Timothy Frederick Lester (born February 8, 1977) is an American football coach who is the senior analyst for the Green Bay Packers of the National Football League (NFL). He most recently was the head football coach at Western Michigan University, a position he held from 2017 to 2022. Lester played quarterback at Western Michigan for coaches Al Molde and Gary Darnell from 1996 to 1999 and professionally for the Chicago Enforcers of the XFL in 2001. He then served as the head football coach at Saint Joseph's College in Rensselaer, Indiana in 2004 and at Elmhurst College from 2008 to 2012.

Early life
Lester attended Wheaton Warrenville South High School in Wheaton, Illinois. As a senior, Lester threw for 1,732 yards and 17 touchdowns (TDs) with two interceptions before succumbing to a knee injury in the playoffs. He was subsequently named second-team all-state by the Chicago Tribune. In two years as a starting quarterback, he completed 60 percent of his passes for 3,632 yards and 38 TDs with six interceptions.  Prior to his injury, Lester had been considered a blue chip prospect and planned on committing to Florida and head coach Steve Spurrier.

▸ **Records supplied**:
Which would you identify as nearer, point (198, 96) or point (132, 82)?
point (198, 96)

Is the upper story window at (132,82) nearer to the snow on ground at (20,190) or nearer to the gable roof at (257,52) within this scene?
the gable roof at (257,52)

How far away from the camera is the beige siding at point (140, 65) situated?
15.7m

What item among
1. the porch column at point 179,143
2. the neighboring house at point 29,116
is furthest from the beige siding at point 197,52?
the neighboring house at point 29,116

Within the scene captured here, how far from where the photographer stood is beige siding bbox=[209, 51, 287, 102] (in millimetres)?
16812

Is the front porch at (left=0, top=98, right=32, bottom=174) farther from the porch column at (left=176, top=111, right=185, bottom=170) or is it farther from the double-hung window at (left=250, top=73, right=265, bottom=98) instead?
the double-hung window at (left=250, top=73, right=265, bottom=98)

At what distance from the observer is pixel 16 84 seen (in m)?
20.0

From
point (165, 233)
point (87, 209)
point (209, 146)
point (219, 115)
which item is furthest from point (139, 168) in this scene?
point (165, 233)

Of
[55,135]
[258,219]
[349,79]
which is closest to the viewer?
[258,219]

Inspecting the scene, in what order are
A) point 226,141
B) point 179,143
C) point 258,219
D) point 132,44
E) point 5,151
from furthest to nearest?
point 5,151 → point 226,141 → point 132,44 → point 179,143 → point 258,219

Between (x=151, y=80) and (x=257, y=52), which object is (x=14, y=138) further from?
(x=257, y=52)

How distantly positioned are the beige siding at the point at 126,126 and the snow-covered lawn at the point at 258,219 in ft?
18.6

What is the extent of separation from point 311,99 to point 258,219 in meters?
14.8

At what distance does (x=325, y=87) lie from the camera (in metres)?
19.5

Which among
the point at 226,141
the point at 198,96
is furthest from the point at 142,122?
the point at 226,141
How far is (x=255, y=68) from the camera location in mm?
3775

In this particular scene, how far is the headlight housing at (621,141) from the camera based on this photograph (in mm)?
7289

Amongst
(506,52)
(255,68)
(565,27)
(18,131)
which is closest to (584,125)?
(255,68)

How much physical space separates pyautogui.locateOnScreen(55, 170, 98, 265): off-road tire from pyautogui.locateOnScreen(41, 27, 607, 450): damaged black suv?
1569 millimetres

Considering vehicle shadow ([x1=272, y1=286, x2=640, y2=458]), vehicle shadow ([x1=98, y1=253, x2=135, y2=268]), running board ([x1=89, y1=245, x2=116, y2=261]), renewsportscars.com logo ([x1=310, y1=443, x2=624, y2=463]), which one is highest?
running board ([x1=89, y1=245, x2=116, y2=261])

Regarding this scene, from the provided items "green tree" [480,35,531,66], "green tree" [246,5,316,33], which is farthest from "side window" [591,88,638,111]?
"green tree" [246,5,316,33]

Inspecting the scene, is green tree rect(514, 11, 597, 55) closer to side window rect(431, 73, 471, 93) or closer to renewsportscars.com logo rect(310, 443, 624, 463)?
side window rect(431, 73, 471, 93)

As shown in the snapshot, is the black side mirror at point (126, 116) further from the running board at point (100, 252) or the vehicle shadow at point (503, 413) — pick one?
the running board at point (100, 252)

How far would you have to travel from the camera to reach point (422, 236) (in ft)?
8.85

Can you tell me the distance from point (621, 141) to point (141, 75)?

▸ **Things to do**:
1/ In two sentences, what does the Tim Lester biography say?
2/ Which schools does the Tim Lester biography name as places where he served as head football coach?
3/ Carry the Tim Lester biography forward, starting right after its final sentence.

▸ **Answers to each task**:
1/ Tim Lester, born February 8, 1977, is an American football coach who serves as senior analyst for the NFL's Green Bay Packers and was Western Michigan University's head coach from 2017 to 2022, after earlier head coaching jobs at Saint Joseph's College in 2004 and Elmhurst College from 2008 to 2012. A second-team all-state quarterback at Wheaton Warrenville South High School who was considered a blue chip prospect before a knee injury, he went on to play quarterback at Western Michigan from 1996 to 1999 and for the XFL's Chicago Enforcers in 2001.

2/
- Saint Joseph's College in Rensselaer, Indiana (2004)
- Elmhurst College (2008 to 2012)
- Western Michigan University (2017 to 2022)

3/
College career
Lester threw for 11,299 passing yards with 87 TDs during his career, setting 17 school records after being recruited to WMU and winning MAC Freshman of the Year under head coach Al Molde and subsequently Gary Darnell and offensive coordinator Bill Cubit. Lester finished his career ranked fourth all time in NCAA Division I for passing yards and sixth in touchdowns.

Following his senior season, Lester participated in the 1999 Blue-Gray Classic.

In 2011, Lester was named to the Western Michigan University Athletic Hall of Fame.

Professional career
Although Lester was scouted by several professional teams in college, he went undrafted in the 2000 NFL Draft.

Lester was drafted by the Chicago Enforcers in the sixth round of the 2001 XFL Draft. He played in four games, completing 40 of 76 passes for 554 yards with four touchdowns and five interceptions, and losing all four games as started; he was benched and eventually released midseason. 

Lester also spent time in the Arena Football League in 2001 with the Nashville Kats and Carolina Cobras; and the Arena Football League 2 in 2002 with the Memphis Xplorers.

Coaching career
Immediately following his playing career at WMU, Lester returned to his alma mater Wheaton Warrenville South high school as a math teacher. He also served as offensive coordinator for the varsity football team for one season. He continued to hold that job while playing for the XFL, effectively playing as a semi-professional.

Lester then spent one season as the head coach of NCAA Division II Saint Joseph's College in 2004. Following the season he was named the 2004 Independent Football Alliance (IFA) Coach of the Year.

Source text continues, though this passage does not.